> _Stated goal A_
List every line in the records below that contains the string "detection".

> _Extract to read_
-----

Several families of materials capable of reacting electrochemically with sodium have been studied and can
be classified, as for LIBs, according to their reaction mechanism, as either insertion, alloy, or conversion
materials [123]. However, the mechanism and performance of such materials in NIBs cannot be directly
extrapolated from those observed in LIBs.
The alloying reaction is usually observed with p-block elements (Ge, Sn, Pb, P, Sb, Bi, etc) and some
transition metals (e.g., Ag, Zn and Au) which form stable alloys with Na [124]. Alloy materials (AM) usually
involve a multiple-electron exchange, thus leading to very high capacities. However, the formation of the
sodiated alloy causes a strong expansion of volume, even worse than that of LIBs, which represents a real
limitation on their application. The most interesting AMs are surely phosphorus and antimony, which lead
to the formation of Na3P (2596 mAh g−1) and Na3Sb (660 mAh g−1), respectively. Interestingly, silicon,
while very promising in LIBs, is practically inactive in NIBs. While phosphorus delivers a very high
theoretical capacity, antimony has shown the greatest affinity for sodium [125].

-----

> _Entries_
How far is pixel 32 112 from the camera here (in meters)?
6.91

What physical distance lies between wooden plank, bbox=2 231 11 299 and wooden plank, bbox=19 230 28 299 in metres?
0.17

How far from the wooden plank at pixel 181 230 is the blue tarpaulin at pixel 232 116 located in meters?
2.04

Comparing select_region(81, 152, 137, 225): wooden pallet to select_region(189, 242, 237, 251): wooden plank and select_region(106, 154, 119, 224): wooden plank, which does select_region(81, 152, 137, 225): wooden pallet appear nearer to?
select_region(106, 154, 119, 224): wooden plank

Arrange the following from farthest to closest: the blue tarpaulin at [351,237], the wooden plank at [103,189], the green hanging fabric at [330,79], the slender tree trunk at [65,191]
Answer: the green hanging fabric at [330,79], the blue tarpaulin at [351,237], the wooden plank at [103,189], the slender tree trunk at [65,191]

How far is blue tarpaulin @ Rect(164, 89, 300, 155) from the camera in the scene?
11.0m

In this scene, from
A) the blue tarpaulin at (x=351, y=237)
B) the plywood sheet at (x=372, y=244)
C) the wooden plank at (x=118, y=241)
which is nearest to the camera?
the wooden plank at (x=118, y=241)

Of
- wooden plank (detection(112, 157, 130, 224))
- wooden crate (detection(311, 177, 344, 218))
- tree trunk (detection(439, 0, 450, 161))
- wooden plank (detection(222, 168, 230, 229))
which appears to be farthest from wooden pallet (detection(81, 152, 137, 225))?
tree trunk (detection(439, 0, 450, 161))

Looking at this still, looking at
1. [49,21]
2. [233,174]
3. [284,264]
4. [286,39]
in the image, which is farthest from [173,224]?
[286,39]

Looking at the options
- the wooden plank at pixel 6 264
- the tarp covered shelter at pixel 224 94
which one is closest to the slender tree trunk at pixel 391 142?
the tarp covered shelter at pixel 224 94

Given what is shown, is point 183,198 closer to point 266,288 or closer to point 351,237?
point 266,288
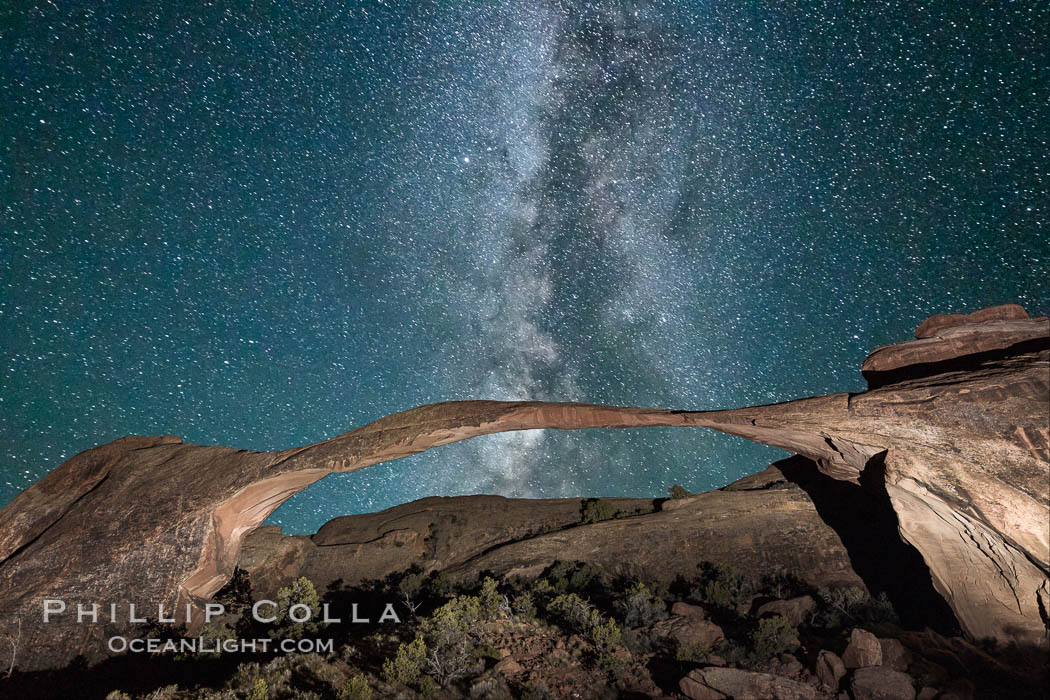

-----

> _Stated goal B_
Reproduce the passage above on sodium-reactive electrode materials word for word, in full.

> _Written answer A_
- wooden plank (detection(112, 157, 130, 224))
- wooden crate (detection(311, 177, 344, 218))
- tree trunk (detection(439, 0, 450, 161))
- wooden plank (detection(222, 168, 230, 229))
which appears to be farthest from wooden pallet (detection(81, 152, 137, 225))?
tree trunk (detection(439, 0, 450, 161))

> _Written answer B_
Several families of materials capable of reacting electrochemically with sodium have been studied and can
be classified, as for LIBs, according to their reaction mechanism, as either insertion, alloy, or conversion
materials [123]. However, the mechanism and performance of such materials in NIBs cannot be directly
extrapolated from those observed in LIBs.
The alloying reaction is usually observed with p-block elements (Ge, Sn, Pb, P, Sb, Bi, etc) and some
transition metals (e.g., Ag, Zn and Au) which form stable alloys with Na [124]. Alloy materials (AM) usually
involve a multiple-electron exchange, thus leading to very high capacities. However, the formation of the
sodiated alloy causes a strong expansion of volume, even worse than that of LIBs, which represents a real
limitation on their application. The most interesting AMs are surely phosphorus and antimony, which lead
to the formation of Na3P (2596 mAh g−1) and Na3Sb (660 mAh g−1), respectively. Interestingly, silicon,
while very promising in LIBs, is practically inactive in NIBs. While phosphorus delivers a very high
theoretical capacity, antimony has shown the greatest affinity for sodium [125].